* [Problem details]: The required result is every line of the records that includes "Schrauben".

--

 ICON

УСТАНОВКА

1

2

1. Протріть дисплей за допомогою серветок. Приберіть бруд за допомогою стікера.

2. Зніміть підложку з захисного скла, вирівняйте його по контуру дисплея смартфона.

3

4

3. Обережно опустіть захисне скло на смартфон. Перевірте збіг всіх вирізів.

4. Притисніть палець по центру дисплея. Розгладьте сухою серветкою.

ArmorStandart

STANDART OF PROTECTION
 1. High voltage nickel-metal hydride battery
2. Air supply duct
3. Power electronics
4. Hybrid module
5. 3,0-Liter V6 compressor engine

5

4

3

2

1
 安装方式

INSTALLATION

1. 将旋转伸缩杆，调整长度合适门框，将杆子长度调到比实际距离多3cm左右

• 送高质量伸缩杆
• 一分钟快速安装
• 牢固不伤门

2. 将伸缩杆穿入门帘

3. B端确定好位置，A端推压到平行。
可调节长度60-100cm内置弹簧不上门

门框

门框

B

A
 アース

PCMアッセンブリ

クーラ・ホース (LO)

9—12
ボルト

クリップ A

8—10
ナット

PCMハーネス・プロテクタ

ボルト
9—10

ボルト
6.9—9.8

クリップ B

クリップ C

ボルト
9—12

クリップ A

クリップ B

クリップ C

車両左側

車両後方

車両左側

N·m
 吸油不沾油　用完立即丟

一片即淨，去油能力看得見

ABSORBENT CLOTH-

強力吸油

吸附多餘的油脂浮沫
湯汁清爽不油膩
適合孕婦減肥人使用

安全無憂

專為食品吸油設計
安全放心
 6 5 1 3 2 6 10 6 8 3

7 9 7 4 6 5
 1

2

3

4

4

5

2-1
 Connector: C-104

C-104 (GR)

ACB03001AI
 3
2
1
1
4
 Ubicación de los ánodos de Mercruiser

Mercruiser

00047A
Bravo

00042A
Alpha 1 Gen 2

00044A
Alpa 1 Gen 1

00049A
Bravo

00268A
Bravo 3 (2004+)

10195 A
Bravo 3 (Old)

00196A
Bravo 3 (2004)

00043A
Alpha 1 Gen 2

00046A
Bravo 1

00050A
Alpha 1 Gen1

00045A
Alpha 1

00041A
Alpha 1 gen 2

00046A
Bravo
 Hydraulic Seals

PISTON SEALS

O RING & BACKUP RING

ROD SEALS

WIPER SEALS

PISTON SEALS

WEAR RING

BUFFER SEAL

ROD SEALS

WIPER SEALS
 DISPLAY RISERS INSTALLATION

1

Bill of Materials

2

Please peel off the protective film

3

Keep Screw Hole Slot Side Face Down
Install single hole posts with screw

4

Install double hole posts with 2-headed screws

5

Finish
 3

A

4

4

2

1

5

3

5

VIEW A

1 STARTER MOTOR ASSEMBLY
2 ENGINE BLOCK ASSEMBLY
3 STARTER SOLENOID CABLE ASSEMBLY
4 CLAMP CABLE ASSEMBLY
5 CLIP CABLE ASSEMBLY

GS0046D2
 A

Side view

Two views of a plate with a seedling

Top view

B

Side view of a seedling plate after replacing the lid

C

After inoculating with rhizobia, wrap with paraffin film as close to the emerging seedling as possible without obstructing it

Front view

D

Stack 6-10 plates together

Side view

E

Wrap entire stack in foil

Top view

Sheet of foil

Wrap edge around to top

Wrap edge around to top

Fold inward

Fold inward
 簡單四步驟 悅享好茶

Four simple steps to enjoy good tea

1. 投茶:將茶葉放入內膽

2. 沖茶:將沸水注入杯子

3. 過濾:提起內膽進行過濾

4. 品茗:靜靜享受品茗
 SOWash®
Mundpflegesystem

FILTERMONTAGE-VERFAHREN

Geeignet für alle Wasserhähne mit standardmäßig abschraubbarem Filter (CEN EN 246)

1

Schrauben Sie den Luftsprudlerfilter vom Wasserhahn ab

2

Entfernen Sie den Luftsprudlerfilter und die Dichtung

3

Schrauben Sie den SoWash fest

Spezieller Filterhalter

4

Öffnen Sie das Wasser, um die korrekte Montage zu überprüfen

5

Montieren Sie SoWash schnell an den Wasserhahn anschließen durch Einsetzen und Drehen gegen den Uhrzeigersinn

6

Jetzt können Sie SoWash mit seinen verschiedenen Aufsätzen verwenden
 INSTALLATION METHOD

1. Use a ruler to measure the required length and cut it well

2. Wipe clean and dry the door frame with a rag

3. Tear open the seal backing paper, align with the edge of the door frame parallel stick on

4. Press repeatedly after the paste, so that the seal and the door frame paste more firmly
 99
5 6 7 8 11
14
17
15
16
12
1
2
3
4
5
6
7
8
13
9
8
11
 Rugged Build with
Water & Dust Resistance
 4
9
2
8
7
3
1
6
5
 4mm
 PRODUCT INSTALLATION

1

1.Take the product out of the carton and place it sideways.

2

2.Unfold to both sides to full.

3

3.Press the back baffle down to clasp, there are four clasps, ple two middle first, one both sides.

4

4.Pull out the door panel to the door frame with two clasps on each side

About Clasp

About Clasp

--

* [Reply to the task]:
Schrauben Sie den Luftsprudlerfilter vom Wasserhahn ab
Schrauben Sie den SoWash fest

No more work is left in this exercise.